Deslicé el índice bajo la carta que el muy tonto había elegido y le di la vuelta. Diez de diamantes.

El silencio del público se deshizo en una nube de comentarios indescifrables, en diversas lenguas entremezcladas.

Estaba estirando la mano para retirar el dinero -el mío y el suyo-, cuando el tipo colorado se tiró de rodillas en la arena, se arrojó sobre las otras dos cartas y las descubrió, una después de la otra. Justo como había hecho Angelica en la otra playa. Por unos segundos tuvo en la mano la reina de corazones con la expresión de quien se ha lanzado a derribar una puerta y ha caído estrepitosamente porque la puerta estaba abierta. Arrojó con rabia la carta en la arena, se levantó con dificultad y se marchó maldiciendo en una lengua que por el sonido parecía inglés o norteamericano, pero cuyas palabras no distinguí.
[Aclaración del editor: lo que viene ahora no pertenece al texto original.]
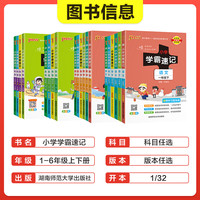 《小学学霸速记》【青岛版】数学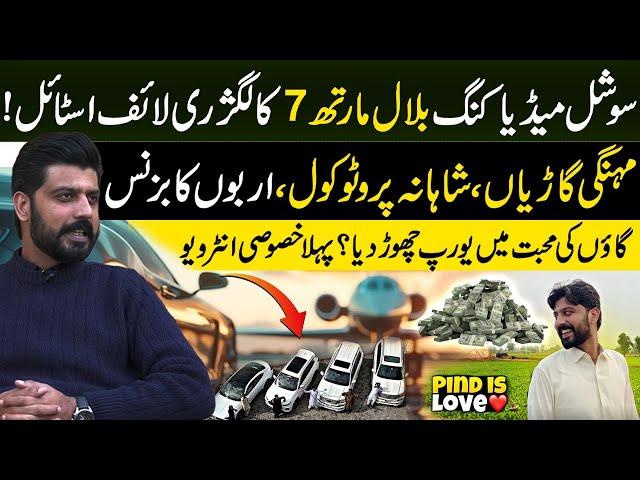 Bilal Marth Luxury Life Style | Lucky Number 7, Luxury Cars & Billion-Dollar Business | Bilal Marth7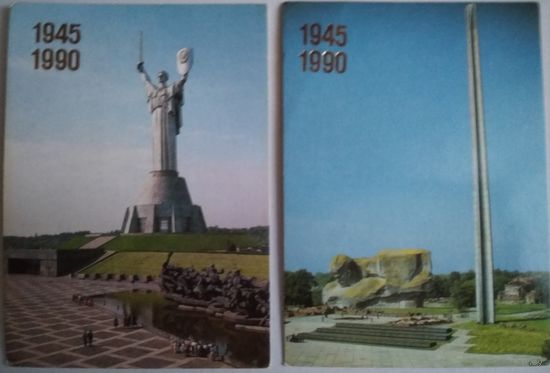 Календарики. Мемориальные комплексы. 1990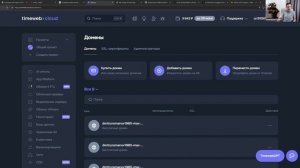 Дополнительный модуль Vibe Coding School: Публикация проекта на сервер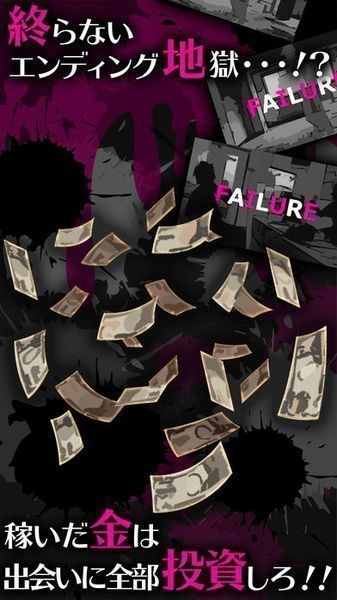 恋爱病娇女友通用版图2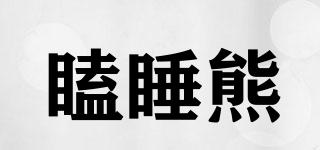 NODBEAR/瞌睡熊品牌logo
No dije nada. Recogí el dinero, las cartas, las botellas de cerveza vacías y me fui mientras los espectadores se dispersaban junto con sus comentarios acerca de aquello que habían presenciado.

No nos quedamos en Altea con los amigos de Angelica. Partimos a la caída del sol y llegamos a Valencia ya de noche. Angelica nos preguntó si queríamos ir a su casa a beber algo y fumarnos un porro. Me disponía a decir que los acompañaría y luego me iría al hotel, cuando Francesco se adelantó.
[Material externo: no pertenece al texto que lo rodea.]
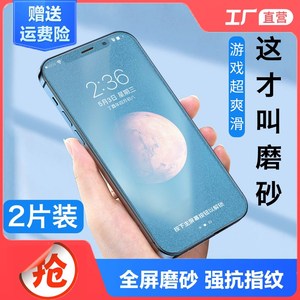 苹果11钢化膜磨砂iphone12磨砂膜pro手机promax全屏XS/XR贴膜max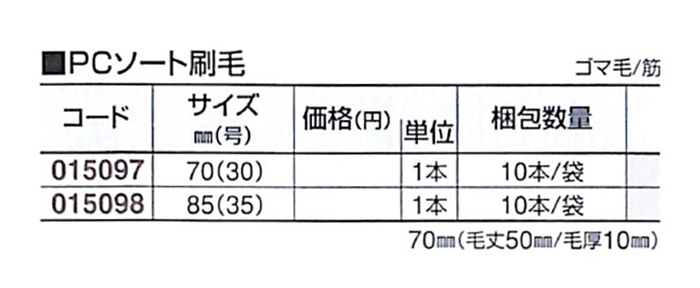 好川産業 PCソート刷毛 ゴマ毛/筋 85mm(35号) 1本【好川産業株式会社】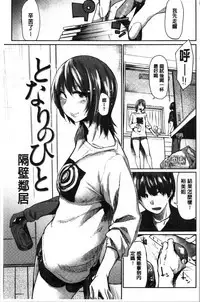 Hatsukoi yori Kimochi Ii - Feels so good than my first love. | 比起初戀還要更舒服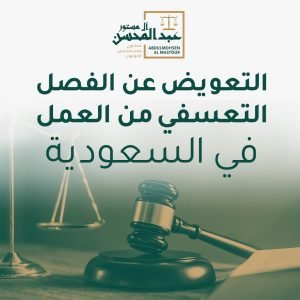 التعويض عن الفصل التعسفي من العمل في السعودية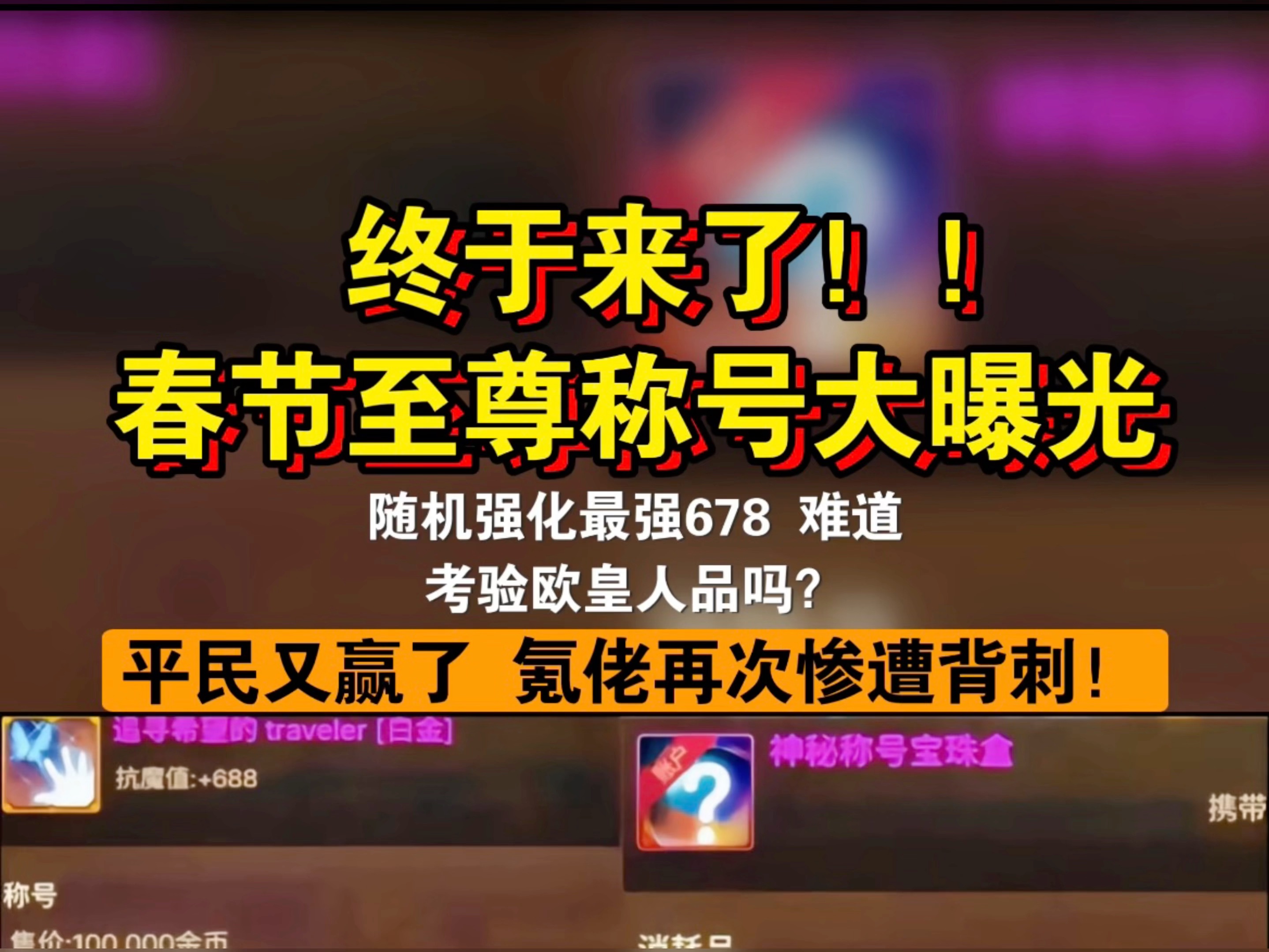 dnf2010春节礼包称号魔盒DNF 2010春节礼包全面解析-第1张图片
– Está bien, vamos encantados. Estás de acuerdo, ¿verdad, Giorgio?

Claro que estaba de acuerdo, por supuesto. Así que subimos.
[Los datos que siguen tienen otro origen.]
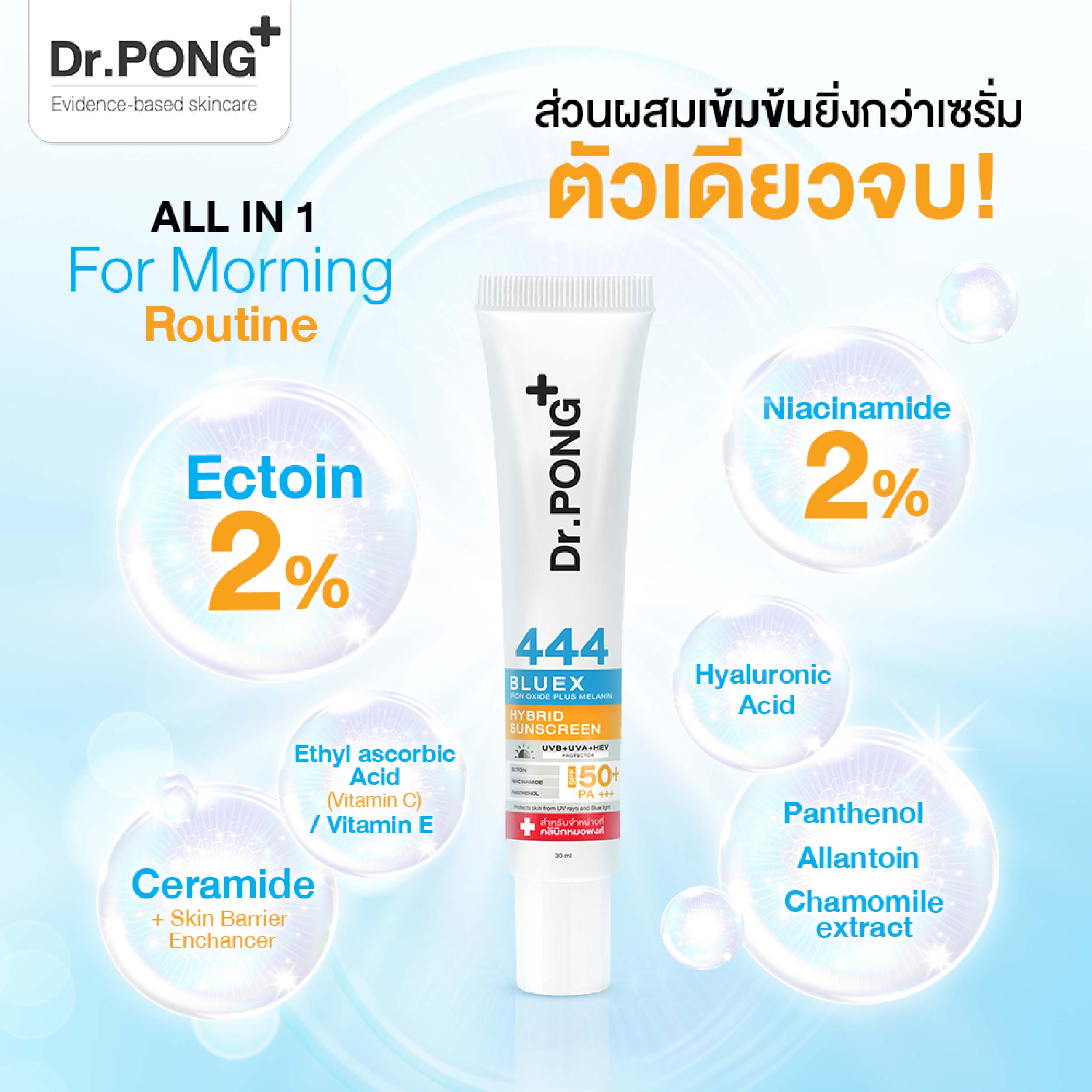 Dr.PONG 444 BLUEX IRON OXIDE PLUS MELANIN HYBRID SUNSCREEN SPF50+ PA+++ 30ml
La casa de Angelica era una especie de estudio, con un pequeño balcón que daba a un patio interior y el baño sin puerta, sólo con una especie de cortina sucia para impedir la vista. Hacía calor y de dentro llegaban olores que me recordaban algunas partes bajas del barrio Libertà, cerca de mi casa. De niño pasaba por ahí y detrás de las cortinas oía voces, ruidos, gritos. Sentía olor de cocina mezclado con lejía y otras cosas. Y a veces imaginaba que detrás de aquellas cortinas había un pasaje hacia otra dimensión y un mundo paralelo.